YOLOX
YOLOX copied to clipboard
RuntimeError: DataLoader worker (pid(s) 197) exited
hi i set the self.data_num_workers = 4 and train command :python ${workspace}/train.py -f ${train_data_dir}/yolox_voc_s.py -d 1 -b 8 -c ${weights_data_dir}/yolox_s.pth
ERROR: Unexpected bus error encountered in worker. This might be caused by insufficient shared memory (shm).
ERROR: Unexpected bus error encountered in worker. This might be caused by insufficient shared memory (shm).

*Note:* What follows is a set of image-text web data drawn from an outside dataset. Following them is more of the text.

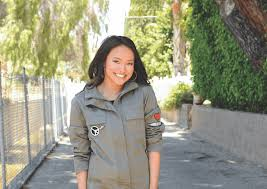Meet Ysa Penarejo, The Actress Behind Brainy Camryn Cole on Project Mc2 -  Justine Magazine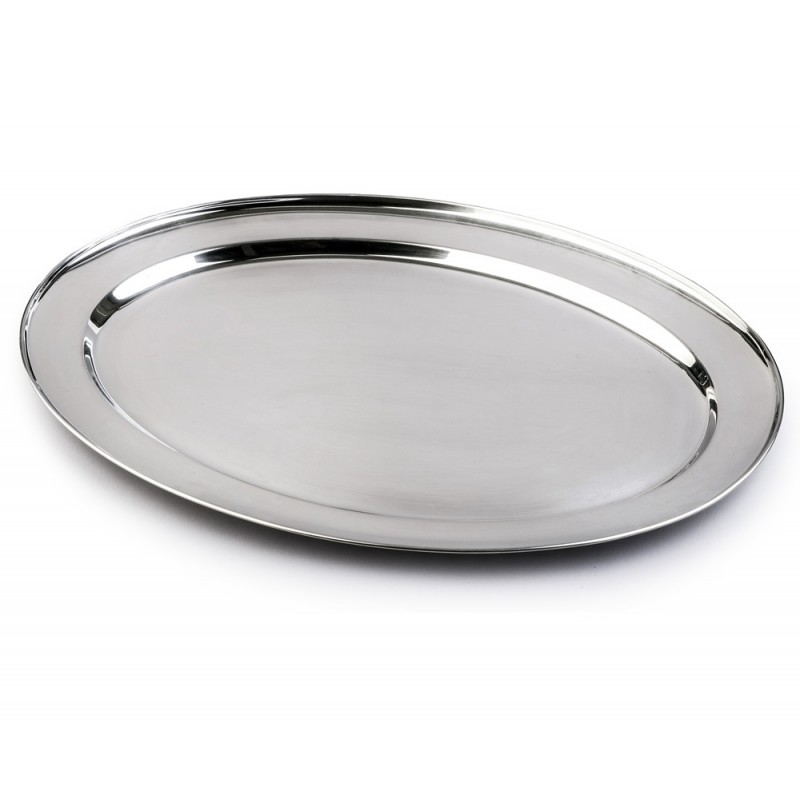 Oval Silver Trays For Sale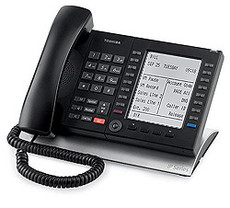 Toshiba IP5631-SDL Large Backlit Display Phone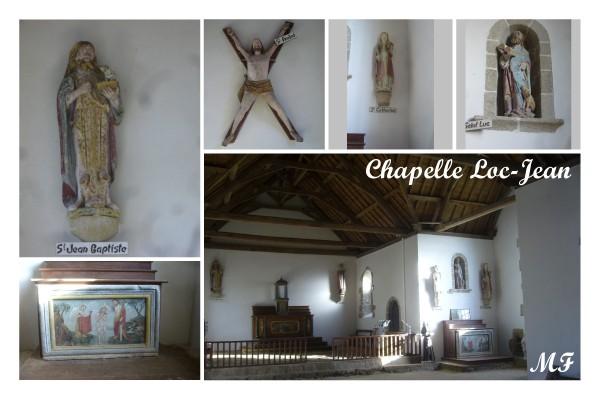 Chapelle Loc-Jean(2)-01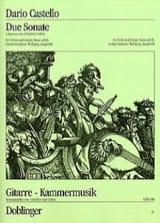 Due Sonate a Soprano solo Dario Castello Partition laflutedepan.com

2022-07-06 10:48:08 | ERROR | yolox.core.launch:98 - An error has been caught in function 'launch', process 'MainProcess' (36), thread 'MainThread' (139940411148096):
Traceback (most recent call last):
............
File "/opt/conda/lib/python3.6/site-packages/torch/utils/data/dataloader.py", line 521, in next
data = self._next_data()
│ └ <function _MultiProcessingDataLoaderIter._next_data at 0x7f457ba23b70>
└ <torch.utils.data.dataloader._MultiProcessingDataLoaderIter object at 0x7f4574422550>
File "/opt/conda/lib/python3.6/site-packages/torch/utils/data/dataloader.py", line 1186, in _next_data
idx, data = self._get_data()
│ │ └ <function _MultiProcessingDataLoaderIter._get_data at 0x7f457ba23ae8>
│ └ <torch.utils.data.dataloader._MultiProcessingDataLoaderIter object at 0x7f4574422550>
└ 5
File "/opt/conda/lib/python3.6/site-packages/torch/utils/data/dataloader.py", line 1142, in _get_data
success, data = self._try_get_data()
│ │ └ <function _MultiProcessingDataLoaderIter._try_get_data at 0x7f457ba23a60>
│ └ <torch.utils.data.dataloader._MultiProcessingDataLoaderIter object at 0x7f4574422550>
└ False
File "/opt/conda/lib/python3.6/site-packages/torch/utils/data/dataloader.py", line 1003, in _try_get_data
raise RuntimeError('DataLoader worker (pid(s) {}) exited unexpectedly'.format(pids_str)) from e
└ '197'
RuntimeError: DataLoader worker (pid(s) 197) exited unexpectedly
when i change it from 4to 0,the train can go on , but it very slow : 2022-07-06 11:00:13 | INFO | yolox.core.trainer:261 - epoch: 8/500, iter: 8730/13381, mem: 1960Mb, iter_time: 1.418s, data_time: 1.261s, total_loss: 4.1, iou_loss: 2.0, l1_loss: 0.0, conf_loss: 1.2, cls_loss: 0.8, lr: 2.499e-03, size: 512, ETA: 94 days, 20:58:37
version: python :3.6.9 pytorch:1.10.1 cuda version:10.2 driver vision:460.56 nvidia gpu:2080ti yolox:0.3.0
You log says: ERROR: Unexpected bus error encountered in worker. This might be caused by insufficient shared memory (shm).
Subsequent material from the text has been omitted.